Write each line exactly, from the line that holds "Which of the" through the final line of the material, and no other line.
----- Supplied material -----
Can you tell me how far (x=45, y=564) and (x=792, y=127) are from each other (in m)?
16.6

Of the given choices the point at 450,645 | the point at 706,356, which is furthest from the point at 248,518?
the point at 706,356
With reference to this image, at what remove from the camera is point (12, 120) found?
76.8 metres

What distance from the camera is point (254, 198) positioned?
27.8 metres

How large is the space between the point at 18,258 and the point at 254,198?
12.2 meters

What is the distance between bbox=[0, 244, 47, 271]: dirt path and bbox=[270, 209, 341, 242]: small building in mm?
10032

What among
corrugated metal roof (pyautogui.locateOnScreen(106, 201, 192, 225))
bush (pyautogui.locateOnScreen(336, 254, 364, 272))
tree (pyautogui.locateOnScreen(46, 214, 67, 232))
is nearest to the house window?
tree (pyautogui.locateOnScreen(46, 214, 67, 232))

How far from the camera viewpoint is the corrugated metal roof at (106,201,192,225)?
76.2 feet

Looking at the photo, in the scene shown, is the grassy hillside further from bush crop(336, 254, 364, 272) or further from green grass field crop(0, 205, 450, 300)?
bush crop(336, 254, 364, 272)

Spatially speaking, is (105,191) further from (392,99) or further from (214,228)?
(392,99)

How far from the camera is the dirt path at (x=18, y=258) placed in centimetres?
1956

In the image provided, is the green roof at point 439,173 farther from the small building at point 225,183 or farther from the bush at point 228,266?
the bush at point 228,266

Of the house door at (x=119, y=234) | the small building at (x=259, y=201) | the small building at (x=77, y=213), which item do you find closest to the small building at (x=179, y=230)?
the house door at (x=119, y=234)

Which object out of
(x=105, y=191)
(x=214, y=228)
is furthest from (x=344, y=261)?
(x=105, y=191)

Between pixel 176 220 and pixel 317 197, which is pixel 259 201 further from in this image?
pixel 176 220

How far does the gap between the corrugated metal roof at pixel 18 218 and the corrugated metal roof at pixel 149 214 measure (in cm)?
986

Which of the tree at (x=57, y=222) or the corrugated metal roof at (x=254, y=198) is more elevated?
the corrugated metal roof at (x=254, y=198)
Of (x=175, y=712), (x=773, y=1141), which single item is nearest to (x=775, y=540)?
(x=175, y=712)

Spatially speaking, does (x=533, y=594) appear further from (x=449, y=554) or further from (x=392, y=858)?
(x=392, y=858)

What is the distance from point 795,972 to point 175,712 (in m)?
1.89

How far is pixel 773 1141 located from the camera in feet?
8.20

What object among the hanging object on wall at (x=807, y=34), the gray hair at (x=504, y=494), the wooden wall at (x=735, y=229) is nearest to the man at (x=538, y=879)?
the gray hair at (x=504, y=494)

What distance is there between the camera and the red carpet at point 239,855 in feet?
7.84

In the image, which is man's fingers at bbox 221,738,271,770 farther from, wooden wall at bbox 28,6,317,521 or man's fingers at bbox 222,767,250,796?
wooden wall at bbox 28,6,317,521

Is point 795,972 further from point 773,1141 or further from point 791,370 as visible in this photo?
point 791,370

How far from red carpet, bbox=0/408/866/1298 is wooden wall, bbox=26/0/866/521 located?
-----
**The answer**
Which of the tree at (x=57, y=222) or the corrugated metal roof at (x=254, y=198) is more elevated?
the corrugated metal roof at (x=254, y=198)
Of (x=175, y=712), (x=773, y=1141), which single item is nearest to (x=775, y=540)?
(x=175, y=712)

Spatially speaking, does (x=533, y=594) appear further from (x=449, y=554) or further from (x=392, y=858)?
(x=392, y=858)

What is the distance from point 795,972 to point 175,712 (in m)?
1.89

How far is pixel 773 1141 located from the camera in feet?
8.20

What object among the hanging object on wall at (x=807, y=34), the gray hair at (x=504, y=494), the wooden wall at (x=735, y=229) is nearest to the man at (x=538, y=879)?
the gray hair at (x=504, y=494)

What distance is there between the camera and the red carpet at point 239,855 in feet?
7.84

In the image, which is man's fingers at bbox 221,738,271,770 farther from, wooden wall at bbox 28,6,317,521 or man's fingers at bbox 222,767,250,796?
wooden wall at bbox 28,6,317,521

Is point 795,972 further from point 773,1141 or further from point 791,370 as visible in this photo?
point 791,370

How far from red carpet, bbox=0/408/866/1298 is wooden wall, bbox=26/0/866/521 located?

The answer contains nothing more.